Eu tinha ajudando na produção dela. Emprestado um dos meus vestidos e minhas sandálias de salto. Eu mesma fiz sua maquiagem e seu penteado. Não havia ninguém ali presente que não parava para admira-la. Ela estava ainda mais linda.

− Você está um arraso. – Sorri para ela.

− Nós estamos!

Era verdade. Eu tinha caprichado.

Era importante para mim impressionar.

Primeiro participamos de uma longa palestra sobre os novos produtos da marca. Depois houve uma pausa para comermos o que eles tinham preparado especialmente para os convidados. E por fim ganhamos uma sacola de brindes.

− Manu? – Alguém me chamou. Olhei imediatamente para trás. – Manu, nem acredito que é você!

A garota ruiva de sardas me abraçou forte como se fossemos velhas conhecidas.

− Manu, eu acompanho todos seus vídeos! Eu adoro seu canal. Você é ótima! Te admiro muito.

Era a primeira vez eu encontrava uma leitora.

− Posso tirar uma foto com você?

− Claro! – Digo toda sorridente.

A garota passa o celular para Helena e ela tira a nossa foto.

− Obrigada, Manu. Você é ainda mais linda pessoalmente.

Saí dali extasiada. Nem conseguia acreditar que aquilo tinha acabado de acontecer comigo: reconhecimento.
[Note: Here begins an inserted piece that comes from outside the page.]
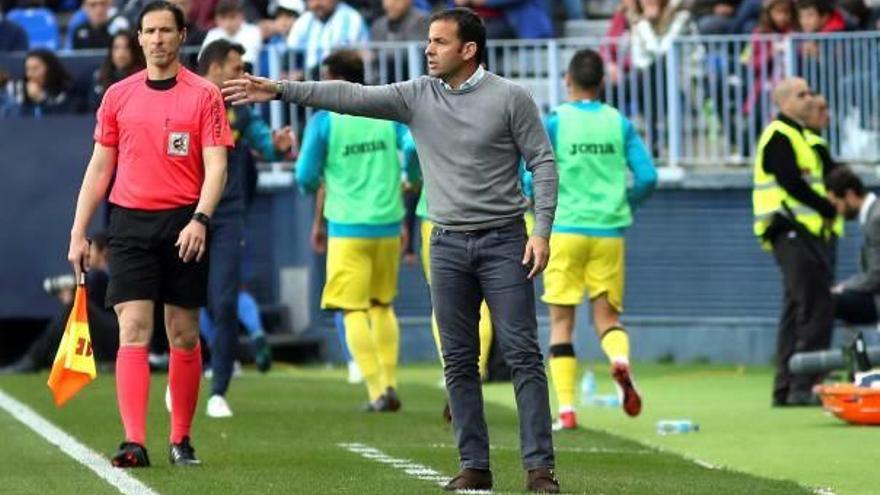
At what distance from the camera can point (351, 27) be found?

− Viu só? Todo mundo te admira. – Comentou Helena. Nós estávamos prestes a pegar um táxi e voltar para casa.

Quando cheguei casa, Lucas já tinha chegado do trabalho e estava esparrado no sofá, jogando videogame. Ou estava muito compenetrado no jogo ou ainda fazia questão de me ignorar. Mas eu tinha tanta coisa para dizer naquele momento. Precisava me abrir com alguém.
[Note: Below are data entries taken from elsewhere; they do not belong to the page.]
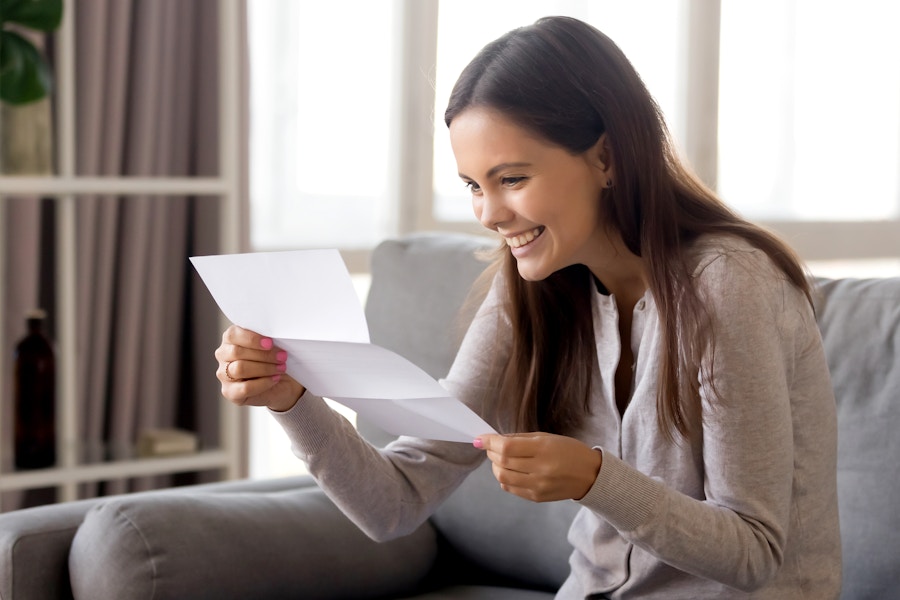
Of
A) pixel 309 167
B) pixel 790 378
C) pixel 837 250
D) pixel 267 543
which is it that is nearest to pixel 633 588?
pixel 790 378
− Quer saber pra onde eu fui hoje? – Me sentei do espaço vazio do sofá. Ele nem olhou. E eu me senti tão boba por forçar a barra. Normalmente ele já perguntava sobre o meu dia.

− Sinceramente? Não. Eu estou meio ocupado aqui, Manu. Não sei se você percebeu.

Nossa, essa doeu e muito.

− O.K. Desculpe.

Me arrastei até o banheiro e tomei um bom banho longo.

Enquanto me trocava eu me senti tão sentimental. Estava prestes a chorar porque o Lucas tinha acabado de ser sido grosso comigo. E isso raramente acontecia entre a gente.

Depois de colocar o meu pijama eu tomei uma decisão. Estava cansada disso tudo e sabia que alguém precisava dar o braço a torcer. E dessa vez seria eu.

− Quer saber, Lucas? Eu estou cansada disso! – Digo, me colocando diante dele. Em frente à televisão. Impedindo que ele continuava a me ignorar com aquele jogo idiota. − Será que você podia ser um pouco menos infantil, por favor?

Ele colocou o controle de lado e me olhou com cautela.

− Você acha que essa merda é fácil para mim, Manuela? – Ele levantou-se e ficou parado diante de mim. Tão perto que senti um tremor no corpo de medo e tensão. − Porque não é. Eu me importo com você o tempo todo. Quero saber tudo sobre você. Cada detalhe do seu dia por menor que seja e não é fácil fingir o contrário. Fingir que não me importo e agir como se eu fosse imbecil, te maltratando o tempo todo.

− Então porque você faz isso? – Pergunto, sentindo as lágrimas encherem meus olhos. – Só porque eu aceitei o pedido de namoro do Kevin? Porque se for, isso não é justo, Lucas. Você deveria entender. Deveria me apoiar.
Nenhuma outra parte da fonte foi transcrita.